The default is false.

The method checks if there is already a destination schema in the stored schema mappings. As each schema should be managed by one mapping only, if the method returns None then the source can be store safely. Otherwise the action. The method doesn’t take any decision leaving this to the calling methods. The method assumes there is a database connection active. The method returns a list or none. If the list is returned then contains the count and the destination schema name that are already present in the replica catalogue.

Parameters:exclude_current_source – If set to true the check excludes the current source name from the check.
Returns:the schema already mapped in the replica catalogue.
Return type:list
check_source()[source]

The method checks if the source name stored in the class variable self.source is already present. As this method is used in both add and drop source it just retuns the count of the sources. Any decision about the source is left to the calling method. The method assumes there is a database connection active.

check_source_consistent()[source]

This method checks if the database is consistent using the source’s high watermark and the source’s flab b_consistent. If the batch data is larger than the source’s high watermark then the source is marked consistent and all the log data stored witth the source’s tables are set to null in order to ensure all the tables are replicated.

clean_batch_data()[source]

This method removes all the batch data for the source id stored in the class varible self.i_id_source.

The method assumes there is a database connection active.

clean_not_processed_batches()[source]

The method cleans up the not processed batches rows from the table sch_chameleon.t_log_replica. The method should be executed only before starting a replica process. The method assumes there is a database connection active.

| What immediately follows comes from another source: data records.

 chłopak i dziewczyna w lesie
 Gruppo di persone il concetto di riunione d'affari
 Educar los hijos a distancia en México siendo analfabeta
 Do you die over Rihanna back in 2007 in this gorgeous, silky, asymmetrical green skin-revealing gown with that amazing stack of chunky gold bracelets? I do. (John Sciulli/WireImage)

cleanup_idx_cons(schema, table)[source]

The method cleansup the constraint and indices for the given table using the statements collected in collect_idx_cons. :param schema: the table’s schema :param table: the table’s name

cleanup_replayed_batches()[source]

The method cleanup the replayed batches for the given source accordingly with the source’s parameter batch_retention

cleanup_source_tables()[source]

The method cleans up the tables for active source in sch_chameleon.t_replica_tables.

cleanup_table_events()[source]

The method cleans up the log events in the source’s log tables for the given tables

collect_idx_cons(schema, table)[source]

The method collects indices and primary keys for the given table from the views v_idx_pkeys,v_fkeys. :param schema: the table’s schema :param table: the table’s name

connect_db()[source]

Connects to PostgreSQL using the parameters stored in self.dest_conn. The dictionary is built using the parameters set via adding the key dbname to the self.pg_conn dictionary. This method’s connection and cursors are widely used in the procedure except for the replay process which uses a dedicated connection and cursor.

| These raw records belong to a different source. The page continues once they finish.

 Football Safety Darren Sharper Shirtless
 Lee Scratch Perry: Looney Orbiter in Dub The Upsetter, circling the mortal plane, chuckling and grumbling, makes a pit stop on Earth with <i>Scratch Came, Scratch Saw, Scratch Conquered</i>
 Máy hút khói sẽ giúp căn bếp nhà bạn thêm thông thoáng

copy_data(csv_file, schema, table, column_list)[source]

The method copy the data into postgresql using psycopg2’s copy_expert. The csv_file is a file like object which can be either a csv file or a string io object, accordingly with the configuration parameter copy_mode. The method assumes there is a database connection active.

Parameters:
  • csv_file – file like object with the table’s data stored in CSV format
  • schema – the schema used in the COPY FROM command
  • table – the table name used in the COPY FROM command
  • column_list – A string with the list of columns to use in the COPY FROM command already quoted and comma separated
create_database_schema(schema_name)[source]

The method creates a database schema. The create schema is issued with the clause IF NOT EXISTS. Should the schema be already present the create is skipped.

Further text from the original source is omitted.